I believe that is important to remember the actually wording of the petition signed by over 19,000 people in 2007, which was; “We, the undersigned, petition the States of Jersey as follows – The Minister of Treasury & Resources is requested to take no further steps to introduce a Goods and Services Tax in Jersey until public finances have been examined independently to identify potential savings and until alternative methods of raising funds have been investigated”
This has still not been done with any vigour, and as we know the rate of GST was set at 3% and pretty soon increased to the present level of 5%, despite assurances that this would not happen (from Senator Ozouf). So the many million pound question is will it rise again and when? As GST now raises about £85 Million annually (every 1% raises £17 Million) – it could be a blunt instrument to plug the States Income & Expenditure gap.
The softening of any increase could be to take it off food, a much debated and contentious area, at a cost of about £10 Million a year. This would not be that difficult to administer and not much more expensive to collect. It would have an effect on inflation and on the Retail Price Index, however, this may be seen as a “blip” to the powers that be.
Although some Ministers may say they would never do this we should treat any such “promises” with caution. The above figures speak for themselves and will fill a sizeable black hole. I can hear Ministers saying, “well we’ve looked at everything else and it is with some regret … but it MUST be done”

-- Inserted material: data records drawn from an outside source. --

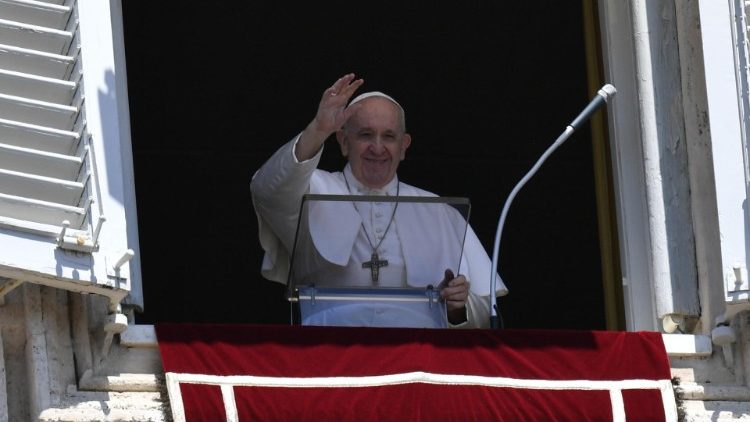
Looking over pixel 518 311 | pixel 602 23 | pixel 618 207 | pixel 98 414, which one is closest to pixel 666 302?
pixel 618 207

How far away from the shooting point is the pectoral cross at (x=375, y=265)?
7.30 metres

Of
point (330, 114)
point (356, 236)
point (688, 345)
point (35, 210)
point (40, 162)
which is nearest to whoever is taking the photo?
point (35, 210)

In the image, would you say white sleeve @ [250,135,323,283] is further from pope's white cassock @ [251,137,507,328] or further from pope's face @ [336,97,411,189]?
pope's face @ [336,97,411,189]

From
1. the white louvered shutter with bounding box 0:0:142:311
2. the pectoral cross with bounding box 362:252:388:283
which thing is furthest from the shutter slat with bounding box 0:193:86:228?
the pectoral cross with bounding box 362:252:388:283

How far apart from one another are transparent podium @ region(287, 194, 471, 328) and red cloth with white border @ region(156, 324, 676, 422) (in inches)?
16.2

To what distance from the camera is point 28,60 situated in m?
6.59

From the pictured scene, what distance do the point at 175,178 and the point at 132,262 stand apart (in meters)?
2.96

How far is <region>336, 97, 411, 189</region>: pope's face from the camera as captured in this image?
25.2 ft

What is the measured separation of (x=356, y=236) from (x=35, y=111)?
1283 mm

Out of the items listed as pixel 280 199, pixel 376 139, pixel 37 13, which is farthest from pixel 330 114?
pixel 37 13

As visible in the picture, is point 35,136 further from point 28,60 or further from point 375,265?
point 375,265

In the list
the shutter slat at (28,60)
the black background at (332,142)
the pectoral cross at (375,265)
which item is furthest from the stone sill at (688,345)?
the black background at (332,142)

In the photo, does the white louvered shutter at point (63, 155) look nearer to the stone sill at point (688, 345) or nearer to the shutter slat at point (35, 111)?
the shutter slat at point (35, 111)

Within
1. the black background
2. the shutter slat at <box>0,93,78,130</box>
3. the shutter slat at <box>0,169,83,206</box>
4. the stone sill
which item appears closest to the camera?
the shutter slat at <box>0,169,83,206</box>
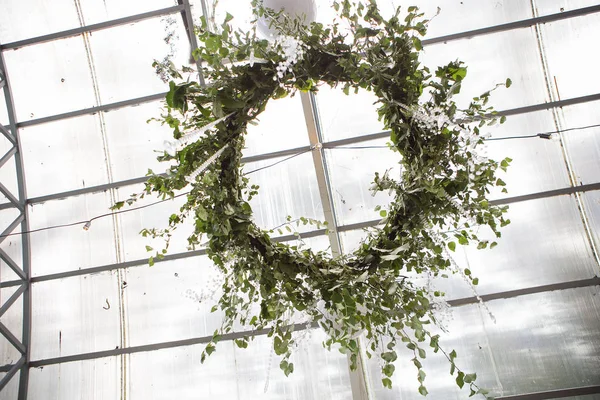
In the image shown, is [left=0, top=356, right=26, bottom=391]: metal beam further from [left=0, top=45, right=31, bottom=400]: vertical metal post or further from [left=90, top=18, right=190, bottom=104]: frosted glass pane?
[left=90, top=18, right=190, bottom=104]: frosted glass pane

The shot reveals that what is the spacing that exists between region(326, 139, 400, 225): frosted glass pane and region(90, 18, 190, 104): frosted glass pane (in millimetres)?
1948

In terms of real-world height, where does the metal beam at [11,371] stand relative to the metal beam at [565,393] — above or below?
above

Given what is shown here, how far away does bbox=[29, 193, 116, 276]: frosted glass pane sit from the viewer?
5672mm

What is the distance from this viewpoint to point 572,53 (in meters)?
5.04

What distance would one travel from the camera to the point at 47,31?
220 inches

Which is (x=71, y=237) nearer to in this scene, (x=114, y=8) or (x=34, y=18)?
(x=34, y=18)

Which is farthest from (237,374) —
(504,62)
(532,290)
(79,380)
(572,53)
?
(572,53)

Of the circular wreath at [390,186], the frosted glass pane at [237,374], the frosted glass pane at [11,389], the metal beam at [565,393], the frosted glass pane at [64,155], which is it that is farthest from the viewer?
the frosted glass pane at [64,155]

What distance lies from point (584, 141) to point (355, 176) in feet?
7.31

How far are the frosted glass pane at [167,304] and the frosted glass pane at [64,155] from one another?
1163 millimetres

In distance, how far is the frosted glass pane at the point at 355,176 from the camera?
17.1 ft

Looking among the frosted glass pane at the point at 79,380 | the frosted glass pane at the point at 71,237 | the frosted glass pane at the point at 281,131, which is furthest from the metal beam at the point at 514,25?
the frosted glass pane at the point at 79,380

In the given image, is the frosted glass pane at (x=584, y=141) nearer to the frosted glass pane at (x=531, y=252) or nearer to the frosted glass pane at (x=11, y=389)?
the frosted glass pane at (x=531, y=252)

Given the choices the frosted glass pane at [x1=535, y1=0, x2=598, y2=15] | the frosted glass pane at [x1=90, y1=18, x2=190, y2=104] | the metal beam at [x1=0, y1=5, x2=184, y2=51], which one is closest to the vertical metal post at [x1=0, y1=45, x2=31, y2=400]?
the metal beam at [x1=0, y1=5, x2=184, y2=51]
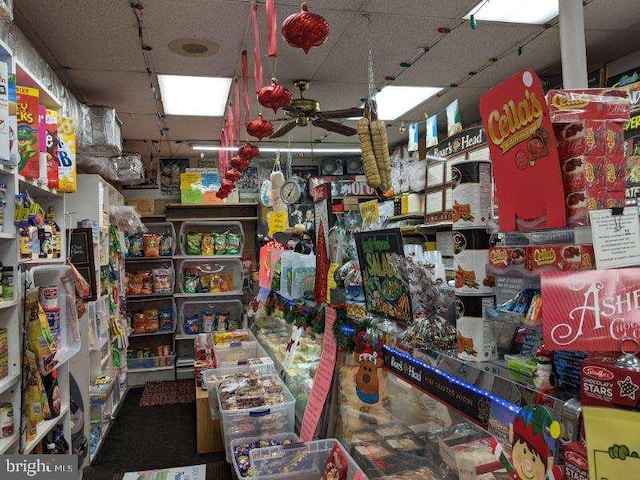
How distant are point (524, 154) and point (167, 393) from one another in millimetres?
6507

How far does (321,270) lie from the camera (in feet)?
8.19

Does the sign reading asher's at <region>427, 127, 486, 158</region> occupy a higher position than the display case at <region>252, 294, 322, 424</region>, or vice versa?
the sign reading asher's at <region>427, 127, 486, 158</region>

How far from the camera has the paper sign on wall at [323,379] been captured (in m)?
2.21

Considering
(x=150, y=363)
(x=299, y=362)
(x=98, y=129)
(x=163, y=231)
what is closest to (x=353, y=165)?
(x=163, y=231)

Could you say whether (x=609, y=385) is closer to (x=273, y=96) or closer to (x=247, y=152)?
(x=273, y=96)

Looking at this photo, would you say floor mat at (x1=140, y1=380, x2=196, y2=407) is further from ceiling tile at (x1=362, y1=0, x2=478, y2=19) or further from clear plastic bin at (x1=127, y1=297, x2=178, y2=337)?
ceiling tile at (x1=362, y1=0, x2=478, y2=19)

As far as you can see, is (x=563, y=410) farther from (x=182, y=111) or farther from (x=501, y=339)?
(x=182, y=111)

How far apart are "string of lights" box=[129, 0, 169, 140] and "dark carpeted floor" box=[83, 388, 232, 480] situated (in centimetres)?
354

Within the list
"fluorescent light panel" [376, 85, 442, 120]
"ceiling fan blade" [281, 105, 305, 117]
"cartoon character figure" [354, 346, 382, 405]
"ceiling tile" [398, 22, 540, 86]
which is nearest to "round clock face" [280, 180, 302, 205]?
"ceiling fan blade" [281, 105, 305, 117]

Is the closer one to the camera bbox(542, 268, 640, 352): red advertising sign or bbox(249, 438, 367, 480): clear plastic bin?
bbox(542, 268, 640, 352): red advertising sign

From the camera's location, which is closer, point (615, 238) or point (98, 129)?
point (615, 238)

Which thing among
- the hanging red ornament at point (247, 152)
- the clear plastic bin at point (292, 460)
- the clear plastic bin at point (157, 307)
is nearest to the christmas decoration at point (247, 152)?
the hanging red ornament at point (247, 152)

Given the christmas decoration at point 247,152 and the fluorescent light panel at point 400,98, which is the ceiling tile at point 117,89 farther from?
the fluorescent light panel at point 400,98

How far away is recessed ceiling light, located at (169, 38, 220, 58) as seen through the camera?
4031 mm
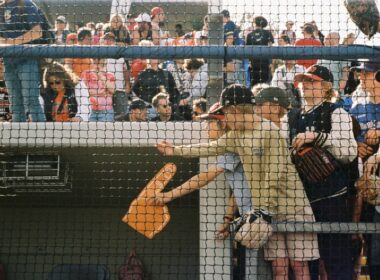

While I am in no doubt that we as ordinary people will pay more in taxes and charges there are those who are paying nothing or getting preferential treatment – so the public should now, I believe, be questioning whether this is fair and reasonable or indeed sustainable in the present financial climate.
For example International Service Entities pay an annual fee of £150 a year to get exemption from GST. This is a very good deal that most households would welcome, however it’s not available to us! On a number of occasions ISE’s have been consulted as to whether they would like to pay more and guess what they said? It may well be time to increase this fee to £1,000 per year or scrap ISE status altogether
Companies paying no tax
A way has still not been found to get a tax contribution from those companies paying nothing, it has been considered to difficult to do. However most people would agree that when the window cleaner is paying more tax than the company something is wrong! A quick backwards glance at the tax collection figures shows that company tax take has reduced in real terms in the last ten years whilst individual taxpayers contributions have risen significantly.
To add insult to injury some of those companies paying nothing are charging us UK equivalent prices – including VAT – in the high street, also we may perhaps be building some posh new offices for other non-contributors to settle on public land. Could we be told of some of the economic benefit of those with the posh offices or new arrivals. Perhaps greater transparency regarding which companies are paying tax and those that are not is required so that we as consumers can make informed decisions about who we give our custom to.
I have no doubt that some, if not all of the above mentioned will happen in the next five years. Although this may appear to be somewhat pessimistic, my analysis is based on facts rather than rhetoric!
However, the warning signs are there to see and are publicly available and should, I believe act as a warning to the public of what’s waiting in the wings.
Finally the States taking money from the Jersey public in one or more of the above ways will lead to us having less disposable income – or spending power – hardly a catalyst for economic growth in the domestic economy, regardless of how many times one Minister or another mutters this as being a “strategic objective” (and also a good sound-bite). So the Jersey public may well ask; “are we really any better off since the introduction of Ministerial Government in 2005 and when exactly did we vote for it?”